» Extract to read
|---|

By making available databases of human genomic data, US census records and other data of public interest, the Amazon Public Data Sets are an incredible resource. They’re like a 21st century Public Library for robots to patronize. In this emerging era of flourishing data-centric applications, though, the state of the art never stands still.
Forty year old British technology platform Talis (background) announced this week that it now offers free, perpetual storage and keyless API access to semantically marked-up large data sets. The offering is called the Talis Connected Commons and it’s the kind of thing that anyone with a geekish imagination can get excited about.
The Setting
If the current web economy is being rocked by easy publishing systems that make the people formerly known as “consumers” capable of publishing and socializing around content of their own creation – then the next step of internet evolution may come in the form of automated systems able to process meaning and patterns out of large amounts of user-created and other information. When structured, free and available programmatically in bulk – that data is like a big pot of gold for developers.
While Amazon offers free access to data sets, transport of the data is still paid for by users. The Talis Connected Commons also offers an API by default (a SPARQl end point, in particular) and is focused specifically on semantic data. The system is made for public sharing – two variations of Creative Commons licenses are supported for the data stored there. Talis is requesting that data set owners email a short description of their content to the company for approval and inclusion on the site.

|---|

» Dataset excerpt

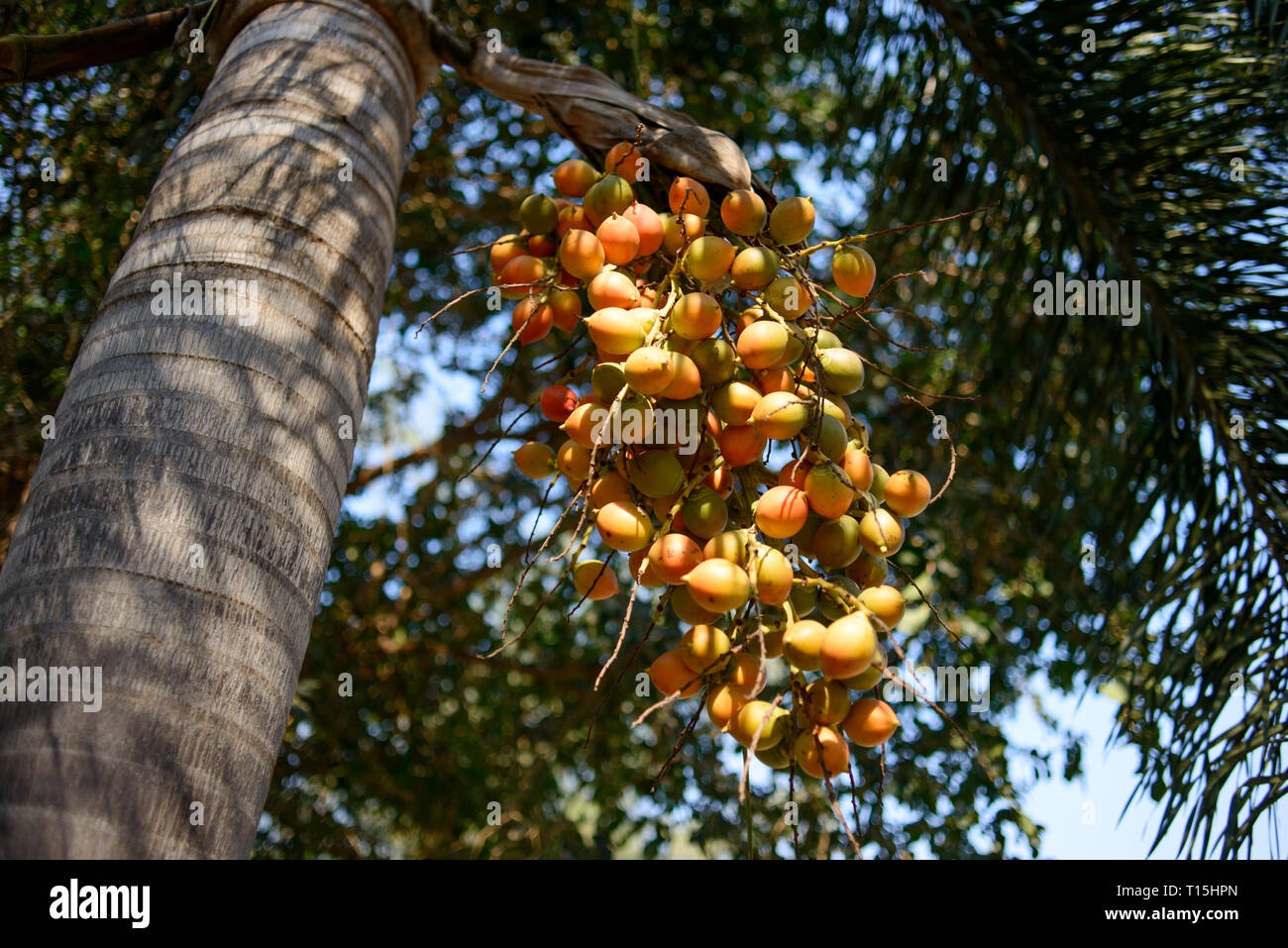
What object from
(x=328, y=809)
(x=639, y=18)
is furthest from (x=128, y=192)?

|---|

» What this exercise asks
a. According to the article about the Talis Connected Commons, why are the Amazon Public Data Sets an incredible resource? Answer in one to three sentences.
b. Carry on the article about the Talis Connected Commons, starting after its last sentence, "Talis is requesting that data set owners email a short description of their content to the company for approval and inclusion on the site."
The material comes from a different source than the article about the Talis Connected Commons.

» Answer section
a. The Amazon Public Data Sets are an incredible resource because they make available databases of human genomic data, US census records and other data of public interest. The article likens them to a 21st century public library for robots to patronize.

b.
In other words, there’s no gold in the pot yet. Talis is more than well established and this offering is aimed at such a sweet spot that the only way the Connected Commons won’t be filled with good data is if the company totally drops the ball. We don’t expect that to happen.
The Plot
This project is in the same vein as Nova Spivak’s forthcoming ontology authoring and hosting service, the vision of open source microblogging as the future of business intelligence and more.
There’s a chain of events that news like this helps fill out. First, massive bodies of data are created or gathered, books are scanned, census data is collected, and patients donate their anonymous aggregate medical data to science. Next, the data is semantically analyzed and marked up (through any number of different semantic processing engines). Then, the data is stored and an API is made available (this is where the Talis Connected Commons comes in). Finally, developers build applications that leverage the smart data offered up through the platform, data visualizers find new stories to tell in images built from the marked up data and new relationships between people, organizations and concepts have the mist cleared away from them through systematic analysis of various permutations of previously unavailable structured data.
Amazon Public Datasets include things like human genomic data, US census data, and data parsed from Wikipedia. What will the Talis Connected Commons provide a home and API for? We look forward to finding out.